Adil yang Retak di Tengah Bangsa Dermawan

Oleh M. Hermayani Putera

Avatar
Ilustrasi. Dok. Magic Space

ADIL adalah kata sederhana, tetapi memikul beban sejarah yang besar. Dua kali ia muncul dalam Pancasila—“Kemanusiaan yang adil dan beradab” serta “Keadilan sosial bagi seluruh rakyat Indonesia”. Bukan kebetulan, melainkan pesan bahwa tanpa keadilan, persatuan bangsa rapuh, pembangunan kehilangan ruh, dan republik bisa retak oleh curiga serta luka.

Namun, di negeri yang dicatat sebagai bangsa paling dermawan di dunia, keadilan justru kerap terasa jauh. Charities Aid Foundation (CAF) dalam laporan World Giving Index 2022 menempatkan Indonesia di peringkat pertama selama lima tahun berturut-turut (CAF, 2022). Artinya, gotong royong, empati, dan kemurahan hati masih menjadi denyut nadi rakyat dan modal sosial luar biasa bangsa ini.

Kedermawanan ini kontras dengan realitas: ketimpangan sosial-ekonomi tetap menganga. Badan Pusat Statistik (BPS) mencatat, rasio gini Indonesia pada September 2024 sebesar 0,381—turun tipis dari tahun sebelumnya, tetapi tetap menandakan distribusi kekayaan belum merata (BPS, 2024).

Di perkotaan, ketimpangan lebih tajam (0,402) dibandingkan perdesaan (0,308). Bank Dunia pun mengingatkan, 20 persen penduduk terkaya menguasai hampir separuh total pengeluaran nasional, sementara 40 persen penduduk terbawah hanya menikmati kurang dari 20 persen (World Bank, 2023).

Inilah paradoks besar bangsa: dermawan secara personal, tetapi tidak adil secara struktural. Rakyat memberi dengan tangan terbuka. Namun sistem kerap menutup akses bagi banyak orang untuk sejahtera.

Akibatnya, jurang kaya-miskin tidak menyempit, melainkan terus terasa dalam kehidupan sehari-hari—dari perbedaan kualitas sekolah, layanan kesehatan, hingga kesempatan kerja antarwilayah.

Ketidakadilan adalah bom waktu. Ia bukan sekadar angka statistik, tetapi bara yang bisa memicu konflik sosial.

Sejarah sudah memberi peringatan: kerusuhan Mei 1998 akibat krisis ekonomi, gesekan antarkelompok di berbagai daerah, hingga polarisasi politik yang membelah masyarakat ke dalam kubu-kubu saling curiga dan merusak rasa kebersamaan—semuanya lahir dari rasa diperlakukan tidak adil. Jika dibiarkan, ketidakadilan tidak hanya mengikis persaudaraan, tetapi berpotensi menimbulkan disintegrasi bangsa.

Data Sumber:
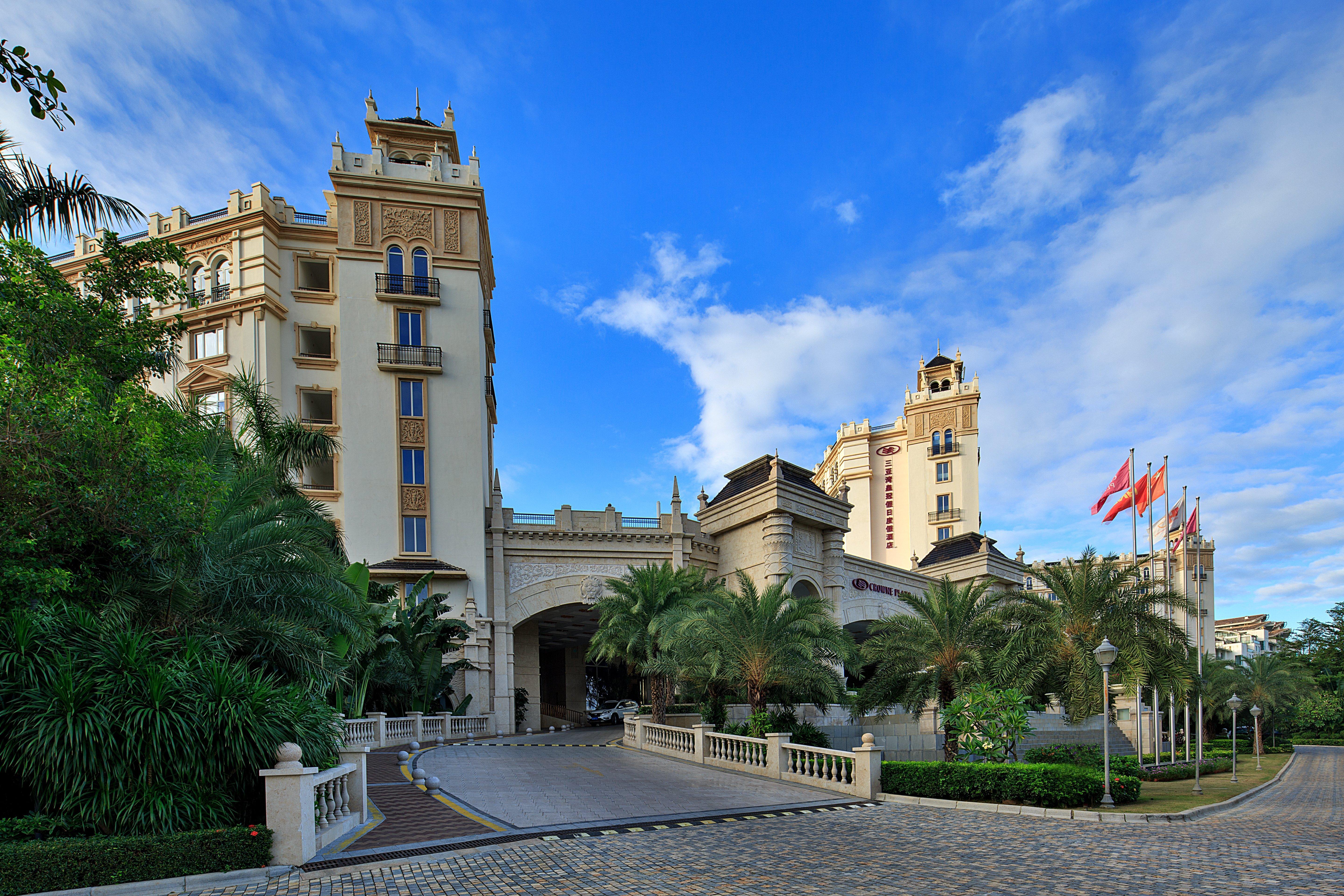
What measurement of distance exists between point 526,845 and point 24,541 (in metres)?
7.33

Soal Latihan: Tuliskan ulang kata demi kata seluruh bagian teks tentang keadilan di atas, dari "Kedermawanan ini kontras" terus ke bawah hingga "orang untuk sejahtera.".

Hasil Akhir:
Kedermawanan ini kontras dengan realitas: ketimpangan sosial-ekonomi tetap menganga. Badan Pusat Statistik (BPS) mencatat, rasio gini Indonesia pada September 2024 sebesar 0,381—turun tipis dari tahun sebelumnya, tetapi tetap menandakan distribusi kekayaan belum merata (BPS, 2024).

Di perkotaan, ketimpangan lebih tajam (0,402) dibandingkan perdesaan (0,308). Bank Dunia pun mengingatkan, 20 persen penduduk terkaya menguasai hampir separuh total pengeluaran nasional, sementara 40 persen penduduk terbawah hanya menikmati kurang dari 20 persen (World Bank, 2023).

Inilah paradoks besar bangsa: dermawan secara personal, tetapi tidak adil secara struktural. Rakyat memberi dengan tangan terbuka. Namun sistem kerap menutup akses bagi banyak orang untuk sejahtera.